M: Yea, it’s a kappa opioid receptor antagonist.   Apparently it has a longer half life and better bioavailibity than naltrexone.  I’ve looked into this and have no idea why it’s not yet available in the US – if anyone listening has insider drug pharm info, let us know!

S:  #Medtwitter

K: And the last one that I’ve been following pretty closely actually is – and don’t laugh –

S: ooh what?

K: psychaedelics!

M: Far out man!

S:  How are they even doing research on those these days?

K: Yea I think the drug regulators have started to come around on this a bit because (at least from my review) the data is really compelling.
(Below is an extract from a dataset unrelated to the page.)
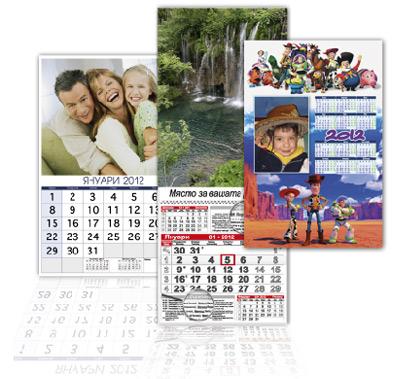 рекламни календари Пловдив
They actually started doing large cohort research on alcohol use and LSD in the 1950s and early 60s – and that data showed a global reduction in alcohol use by over 50 percent!

M: obviously that data got slammed for the rigor of methods and the (ahem) bias of the researchers.

K: Yea, but the community has recognized the potential, and there’s now several new, better designed studies that show LSD may have comparable effects to naltrexone and acamprosate – in a single dose[SL3] .

M: There’s now hundreds on ongoing trials looking at the role of psychedelics like LSD, psilocybin, and MDMA for things like substance use, PTSD, and depression.

S: Very cool guys!  To review this last section – therapies that are on the horizon include deep brain stimulation, nalmaphene – which is currently in use in Europe, and psychedelics including psilocybin and LSD.